Instant flavor boosting garlic ginger paste with coriander and green chilies. Great for adding flavor to any savory dish you make. Keeps well refrigerated.
Flavoring and spicing food is something I eagerly look forward to because as someone who grew up with two options of Harambe Kanzali (curry powder) and Royco to add to most of the food, tasting and savoring foods with acquired tastes and flavors is intriguing. Yes there are staple condiments such as tomatoes and onions and the occasional garlic, that will feature in almost any dish but we Ugandans are known to spice our foods sparingly. Ginger, to me, was something I associated with sweet foods such as tea, candied ginger, and ginger cookies. It isn’t until recently (not more than 10 years honestly), that I started to fully embrace it in savory foods. In fact I have also started adding black pepper to my milk tea as it adds a spicy peppery punch. But that is a story for another day.

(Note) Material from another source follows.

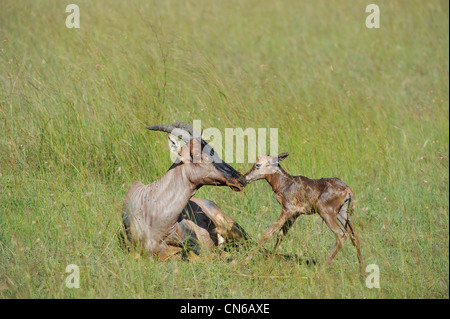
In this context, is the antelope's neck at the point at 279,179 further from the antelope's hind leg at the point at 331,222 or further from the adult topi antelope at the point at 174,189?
the antelope's hind leg at the point at 331,222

After realizing that ginger ground with garlic and added as a base to stews created an amazing fragrant flavor, I got to work. Adding my own twist to it, I added coriander and green chilies hence the green color. And because I like efficiency so much, I made it in bulk and to be honest, it reduces prep time. So if you would love to try your hand at making bulk ginger garlic paste, here is the recipe:
What you will need:
1 C. Garlic
1 C. Ginger
1 C. Cooking oil
1/4 C. Green chilies (optional)
Handful of fresh coriander leaves
- Blend everything till pureed.
- Transfer the paste into a clean sealable container. Refrigerate for up to 2 months (the oil helps preserve the paste).
- Use a teaspoon every time you cook for an instant flavor boost.